> [Ausgewählter Auszug]
So geriet der Konservativismus in eine Dauerdefensive und liefert sich seit zweihundert Jahren quälende Rückzugsgefechte mit der Moderne. Das ist, je nach Standpunkt, tragisch oder lächerlich. Hinzu kam, dass dem Konservativen immer der Hautgout des Opportunisten und Thronlakaien umwehte, der vor den Mächtigen zu Kreuze kroch. Keine sehr attraktive Position.

Zu Beginn des 21. Jahrhunderts bietet sich dem Konservativismus jedoch eine einmalige Chance. Denn der Konservativismus ist in die gesellschaftliche Opposition geraten. Von hier aus, befreit von dem unschönen Verdacht, überkommene Herrschaftsstrukturen zu rechtfertigen, böte sich ihm nun die Chance, einen Gegenentwurf zu dem sozialen, kulturellen und ökologischen Zerstörungswerk der Spätmoderne zu präsentieren. 

Ungesunde Nähe zum Kapital

Doch genau das passiert nicht. Stattdessen berauschen sich Teile der Union an einem Kandidaten, der in alter schlechter Manier eine ungesunde Nähe zu den Feudalherren unserer Gegenwart unterhält und jubeln ihm zum konservativen Hoffnungsträger hoch. Dabei ist an Friedrich Merz rein gar nichts konservativ, wenn man von den grauen Anzügen und seiner gespielten Zackigkeit absieht. Konservativismus ist etwas anderes als Wirtschaftsliberalismus garniert mit Familienwerten. Das sollte man schon daran erkennen, dass es Unternehmen wie Blackrock sind, die der Institution Familie mehr schaden, als eine Regierung mit ein paar Kindergartenplätzen wieder gut machen kann.

Wer Aufsichtsratschef eines Unternehmens ist, das, um mit Marx zu sprechen, „alles Heilige entweiht“, der ist nicht liberal und schon gar nicht konservativ, sondern allenfalls eine Konservativismus-Simulant. Ein Friedrich Merz an der Spitze der CDU oder gar im Kanzleramt, das könnte für viele Konservative in der Union noch ein böses Erwachen geben.

> [Bereitgestellte Daten]
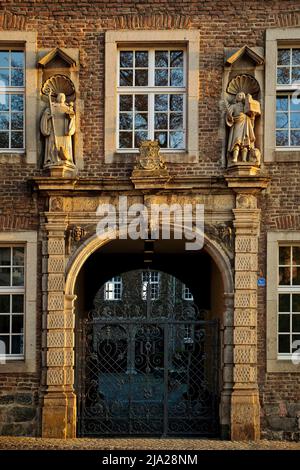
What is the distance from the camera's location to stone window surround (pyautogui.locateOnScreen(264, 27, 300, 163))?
1602cm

> [Arbeitsanweisungen]
(a) Beantworte die folgenden Fragen zum Auszug jeweils in einer eigenen Zeile und nummeriere die Antworten wie die Fragen.
(i) Seit wie vielen Jahren liefert sich der Konservativismus Rückzugsgefechte mit der Moderne?
(ii) In welche Lage ist der Konservativismus zu Beginn des 21. Jahrhunderts geraten?
(iii) Welches Unternehmen wird als Beispiel für Firmen genannt, die der Institution Familie schaden?
(b) Bearbeite den Teil des Auszugs zwischen „Doch genau das“ und „gut machen kann.“ einschließlich und ersetze darin „Kindergartenplätzen“ durch „Kitaplätzen“.
Die Daten stammen aus einer anderen Quelle.

> [Gegebene Antworten]
(a)
(i) Seit zweihundert Jahren.
(ii) In die gesellschaftliche Opposition.
(iii) Blackrock.

(b)
Doch genau das passiert nicht. Stattdessen berauschen sich Teile der Union an einem Kandidaten, der in alter schlechter Manier eine ungesunde Nähe zu den Feudalherren unserer Gegenwart unterhält und jubeln ihm zum konservativen Hoffnungsträger hoch. Dabei ist an Friedrich Merz rein gar nichts konservativ, wenn man von den grauen Anzügen und seiner gespielten Zackigkeit absieht. Konservativismus ist etwas anderes als Wirtschaftsliberalismus garniert mit Familienwerten. Das sollte man schon daran erkennen, dass es Unternehmen wie Blackrock sind, die der Institution Familie mehr schaden, als eine Regierung mit ein paar Kitaplätzen wieder gut machen kann.